Para pendukung di rally dengan setia mengulang kebohongan pada hari Minggu.
“Itulah mengapa mereka membuka perbatasan, untuk memungkinkan semua orang ilegal masuk sehingga mereka bisa memberikan suara untuk Demokrat,” kata seorang wanita di antrean yang menolak memberikan namanya. “Selalu ada korupsi di negara ini, tetapi saya tidak tahu itu seburuk ini. Amerika telah dijalankan ke tanah – siapa pun dengan separuh otak bisa melihat itu.”
Hampir sebanyak keyakinan pendukung pada niat jahat Demokrat adalah frustrasi mereka pada apa yang bisa mereka lakukan tentang itu. Terakhir kali, emosi beracun seperti itu berakhir dengan puncak pada insiden 6 Januari di Capitol AS.

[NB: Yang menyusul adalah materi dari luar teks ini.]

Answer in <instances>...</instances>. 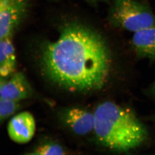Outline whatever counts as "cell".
Here are the masks:
<instances>
[{
	"label": "cell",
	"mask_w": 155,
	"mask_h": 155,
	"mask_svg": "<svg viewBox=\"0 0 155 155\" xmlns=\"http://www.w3.org/2000/svg\"><path fill=\"white\" fill-rule=\"evenodd\" d=\"M94 130L98 140L108 148L127 152L146 140L147 131L133 112L112 102H105L94 113Z\"/></svg>",
	"instance_id": "2"
},
{
	"label": "cell",
	"mask_w": 155,
	"mask_h": 155,
	"mask_svg": "<svg viewBox=\"0 0 155 155\" xmlns=\"http://www.w3.org/2000/svg\"><path fill=\"white\" fill-rule=\"evenodd\" d=\"M131 43L138 58L155 60V26L134 32Z\"/></svg>",
	"instance_id": "8"
},
{
	"label": "cell",
	"mask_w": 155,
	"mask_h": 155,
	"mask_svg": "<svg viewBox=\"0 0 155 155\" xmlns=\"http://www.w3.org/2000/svg\"><path fill=\"white\" fill-rule=\"evenodd\" d=\"M30 0H0V38H12L27 14Z\"/></svg>",
	"instance_id": "4"
},
{
	"label": "cell",
	"mask_w": 155,
	"mask_h": 155,
	"mask_svg": "<svg viewBox=\"0 0 155 155\" xmlns=\"http://www.w3.org/2000/svg\"><path fill=\"white\" fill-rule=\"evenodd\" d=\"M84 1L87 2L89 3V4H91V5H96L99 4L100 3L103 2H108V0H84Z\"/></svg>",
	"instance_id": "12"
},
{
	"label": "cell",
	"mask_w": 155,
	"mask_h": 155,
	"mask_svg": "<svg viewBox=\"0 0 155 155\" xmlns=\"http://www.w3.org/2000/svg\"><path fill=\"white\" fill-rule=\"evenodd\" d=\"M64 120L66 125L78 135L87 134L94 128V114L80 108H73L66 111Z\"/></svg>",
	"instance_id": "6"
},
{
	"label": "cell",
	"mask_w": 155,
	"mask_h": 155,
	"mask_svg": "<svg viewBox=\"0 0 155 155\" xmlns=\"http://www.w3.org/2000/svg\"><path fill=\"white\" fill-rule=\"evenodd\" d=\"M153 91H154V92L155 93V82L154 83V86H153Z\"/></svg>",
	"instance_id": "13"
},
{
	"label": "cell",
	"mask_w": 155,
	"mask_h": 155,
	"mask_svg": "<svg viewBox=\"0 0 155 155\" xmlns=\"http://www.w3.org/2000/svg\"><path fill=\"white\" fill-rule=\"evenodd\" d=\"M30 93V88L25 76L21 72L15 73L8 80L1 78V98L19 102L26 98Z\"/></svg>",
	"instance_id": "7"
},
{
	"label": "cell",
	"mask_w": 155,
	"mask_h": 155,
	"mask_svg": "<svg viewBox=\"0 0 155 155\" xmlns=\"http://www.w3.org/2000/svg\"><path fill=\"white\" fill-rule=\"evenodd\" d=\"M35 131V120L32 114L27 111L14 116L8 126V134L10 139L19 144H24L30 141Z\"/></svg>",
	"instance_id": "5"
},
{
	"label": "cell",
	"mask_w": 155,
	"mask_h": 155,
	"mask_svg": "<svg viewBox=\"0 0 155 155\" xmlns=\"http://www.w3.org/2000/svg\"><path fill=\"white\" fill-rule=\"evenodd\" d=\"M65 151L62 147L55 143H48L40 146L33 153L29 154L38 155H64Z\"/></svg>",
	"instance_id": "11"
},
{
	"label": "cell",
	"mask_w": 155,
	"mask_h": 155,
	"mask_svg": "<svg viewBox=\"0 0 155 155\" xmlns=\"http://www.w3.org/2000/svg\"><path fill=\"white\" fill-rule=\"evenodd\" d=\"M0 121H4L19 108L18 102L9 99H0Z\"/></svg>",
	"instance_id": "10"
},
{
	"label": "cell",
	"mask_w": 155,
	"mask_h": 155,
	"mask_svg": "<svg viewBox=\"0 0 155 155\" xmlns=\"http://www.w3.org/2000/svg\"><path fill=\"white\" fill-rule=\"evenodd\" d=\"M111 62L110 51L105 39L93 28L76 22L64 25L58 38L44 45L40 54L45 75L72 92L101 88Z\"/></svg>",
	"instance_id": "1"
},
{
	"label": "cell",
	"mask_w": 155,
	"mask_h": 155,
	"mask_svg": "<svg viewBox=\"0 0 155 155\" xmlns=\"http://www.w3.org/2000/svg\"><path fill=\"white\" fill-rule=\"evenodd\" d=\"M108 20L114 27L136 32L155 26V15L149 7L138 0H114Z\"/></svg>",
	"instance_id": "3"
},
{
	"label": "cell",
	"mask_w": 155,
	"mask_h": 155,
	"mask_svg": "<svg viewBox=\"0 0 155 155\" xmlns=\"http://www.w3.org/2000/svg\"><path fill=\"white\" fill-rule=\"evenodd\" d=\"M12 38H5L0 41V74L5 78L15 71L17 65L15 49Z\"/></svg>",
	"instance_id": "9"
}]
</instances>
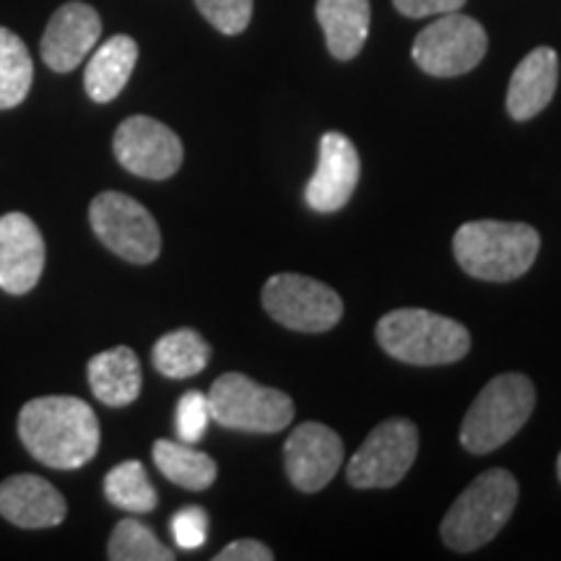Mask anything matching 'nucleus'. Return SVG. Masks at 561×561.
<instances>
[{
    "mask_svg": "<svg viewBox=\"0 0 561 561\" xmlns=\"http://www.w3.org/2000/svg\"><path fill=\"white\" fill-rule=\"evenodd\" d=\"M19 437L32 458L58 471L87 466L100 450V419L73 396L34 398L19 413Z\"/></svg>",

Para pengunjung rally Kinston, mengikuti jejak Trump, semuanya menolak 6 Januari sebagai “set up” di mana warga Amerika yang damai dan patriotik ditarik ke dalam perangkap jahat deep-state. Westbrook, sang nenek “terkunci dan siap”, mengakui telah hadir di Capitol pada hari itu.
Ratusan pendukung Trump, yang dibuat tidak karuan oleh retorika “berhenti mencuri” mantan presiden, menyerbu jantung demokrasi Amerika pada hari itu. Dalam bentrokan kekerasan yang terjadi, sekitar 140 petugas polisi diserang.
Itu bukan cara Westbrook melihatnya. “Tidak sesuai dengan apa yang mereka katakan terjadi. Satu-satunya orang yang membuat masalah adalah antifa, mereka disusupkan kepada kita untuk menciptakan masalah.”
Ini adalah beban yang cukup berat bagi setiap pemilih Amerika. Pemilihan presiden 2020 dirampas dari kandidat pilihannya, dia dengan tegas percaya, dan sekarang dia khawatir Selasa bisa melihat pertunjukan ulang.
“Empat tahun lalu, saya merasa marah, sangat marah. Kali ini saya akan lebih marah.”
Jika ketakutan terburuknya terjadi, dan Trump kalah, kemana semua emosi kuat itu akan berakhir?
“Jika dia kalah, saya takut,” kata sang nenek.”